* Data provided:
== Segment start ==
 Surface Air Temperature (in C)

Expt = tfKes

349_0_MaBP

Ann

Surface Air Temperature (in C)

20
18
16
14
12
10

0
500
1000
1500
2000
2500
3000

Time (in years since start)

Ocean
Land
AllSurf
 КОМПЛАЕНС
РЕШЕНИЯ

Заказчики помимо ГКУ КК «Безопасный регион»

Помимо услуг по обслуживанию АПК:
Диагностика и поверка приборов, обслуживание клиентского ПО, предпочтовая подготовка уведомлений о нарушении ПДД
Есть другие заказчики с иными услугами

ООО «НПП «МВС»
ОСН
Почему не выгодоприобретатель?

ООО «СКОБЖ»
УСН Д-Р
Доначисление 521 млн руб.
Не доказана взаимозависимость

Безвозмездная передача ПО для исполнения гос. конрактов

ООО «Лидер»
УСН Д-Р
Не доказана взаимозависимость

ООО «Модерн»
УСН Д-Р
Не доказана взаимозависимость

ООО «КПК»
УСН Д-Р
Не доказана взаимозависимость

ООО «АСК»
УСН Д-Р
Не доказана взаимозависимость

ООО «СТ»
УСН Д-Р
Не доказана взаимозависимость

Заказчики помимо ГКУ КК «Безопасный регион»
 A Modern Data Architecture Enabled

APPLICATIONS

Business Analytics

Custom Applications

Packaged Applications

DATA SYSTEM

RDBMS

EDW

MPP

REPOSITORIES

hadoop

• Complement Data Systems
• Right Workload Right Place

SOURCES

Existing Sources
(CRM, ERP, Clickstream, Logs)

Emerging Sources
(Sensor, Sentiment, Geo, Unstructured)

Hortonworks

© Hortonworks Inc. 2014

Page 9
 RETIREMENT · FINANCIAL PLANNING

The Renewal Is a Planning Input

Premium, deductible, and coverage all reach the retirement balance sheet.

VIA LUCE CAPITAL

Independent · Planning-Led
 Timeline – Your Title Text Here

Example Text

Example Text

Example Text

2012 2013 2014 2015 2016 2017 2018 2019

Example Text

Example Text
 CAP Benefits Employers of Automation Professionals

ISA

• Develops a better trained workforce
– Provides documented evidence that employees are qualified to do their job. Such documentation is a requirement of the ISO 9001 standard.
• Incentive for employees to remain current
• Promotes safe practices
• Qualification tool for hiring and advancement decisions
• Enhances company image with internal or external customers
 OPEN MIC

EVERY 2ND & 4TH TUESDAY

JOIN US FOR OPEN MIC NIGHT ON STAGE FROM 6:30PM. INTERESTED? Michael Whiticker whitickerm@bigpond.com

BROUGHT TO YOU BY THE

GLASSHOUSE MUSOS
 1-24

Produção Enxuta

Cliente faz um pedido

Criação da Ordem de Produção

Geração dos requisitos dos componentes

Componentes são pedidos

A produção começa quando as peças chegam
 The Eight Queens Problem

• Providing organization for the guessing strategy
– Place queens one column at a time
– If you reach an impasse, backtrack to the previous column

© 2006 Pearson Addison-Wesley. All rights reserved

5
== Segment end ==
* Aim of the exercise:
Going line by line, set down the data above exactly as given.

* Task response:
 Surface Air Temperature (in C)

Expt = tfKes

349_0_MaBP

Ann

Surface Air Temperature (in C)

20
18
16
14
12
10

0
500
1000
1500
2000
2500
3000

Time (in years since start)

Ocean
Land
AllSurf
 КОМПЛАЕНС
РЕШЕНИЯ

Заказчики помимо ГКУ КК «Безопасный регион»

Помимо услуг по обслуживанию АПК:
Диагностика и поверка приборов, обслуживание клиентского ПО, предпочтовая подготовка уведомлений о нарушении ПДД
Есть другие заказчики с иными услугами

ООО «НПП «МВС»
ОСН
Почему не выгодоприобретатель?

ООО «СКОБЖ»
УСН Д-Р
Доначисление 521 млн руб.
Не доказана взаимозависимость

Безвозмездная передача ПО для исполнения гос. конрактов

ООО «Лидер»
УСН Д-Р
Не доказана взаимозависимость

ООО «Модерн»
УСН Д-Р
Не доказана взаимозависимость

ООО «КПК»
УСН Д-Р
Не доказана взаимозависимость

ООО «АСК»
УСН Д-Р
Не доказана взаимозависимость

ООО «СТ»
УСН Д-Р
Не доказана взаимозависимость

Заказчики помимо ГКУ КК «Безопасный регион»
 A Modern Data Architecture Enabled

APPLICATIONS

Business Analytics

Custom Applications

Packaged Applications

DATA SYSTEM

RDBMS

EDW

MPP

REPOSITORIES

hadoop

• Complement Data Systems
• Right Workload Right Place

SOURCES

Existing Sources
(CRM, ERP, Clickstream, Logs)

Emerging Sources
(Sensor, Sentiment, Geo, Unstructured)

Hortonworks

© Hortonworks Inc. 2014

Page 9
 RETIREMENT · FINANCIAL PLANNING

The Renewal Is a Planning Input

Premium, deductible, and coverage all reach the retirement balance sheet.

VIA LUCE CAPITAL

Independent · Planning-Led
 Timeline – Your Title Text Here

Example Text

Example Text

Example Text

2012 2013 2014 2015 2016 2017 2018 2019

Example Text

Example Text
 CAP Benefits Employers of Automation Professionals

ISA

• Develops a better trained workforce
– Provides documented evidence that employees are qualified to do their job. Such documentation is a requirement of the ISO 9001 standard.
• Incentive for employees to remain current
• Promotes safe practices
• Qualification tool for hiring and advancement decisions
• Enhances company image with internal or external customers
 OPEN MIC

EVERY 2ND & 4TH TUESDAY

JOIN US FOR OPEN MIC NIGHT ON STAGE FROM 6:30PM. INTERESTED? Michael Whiticker whitickerm@bigpond.com

BROUGHT TO YOU BY THE

GLASSHOUSE MUSOS
 1-24

Produção Enxuta

Cliente faz um pedido

Criação da Ordem de Produção

Geração dos requisitos dos componentes

Componentes são pedidos

A produção começa quando as peças chegam
 The Eight Queens Problem

• Providing organization for the guessing strategy
– Place queens one column at a time
– If you reach an impasse, backtrack to the previous column

© 2006 Pearson Addison-Wesley. All rights reserved

5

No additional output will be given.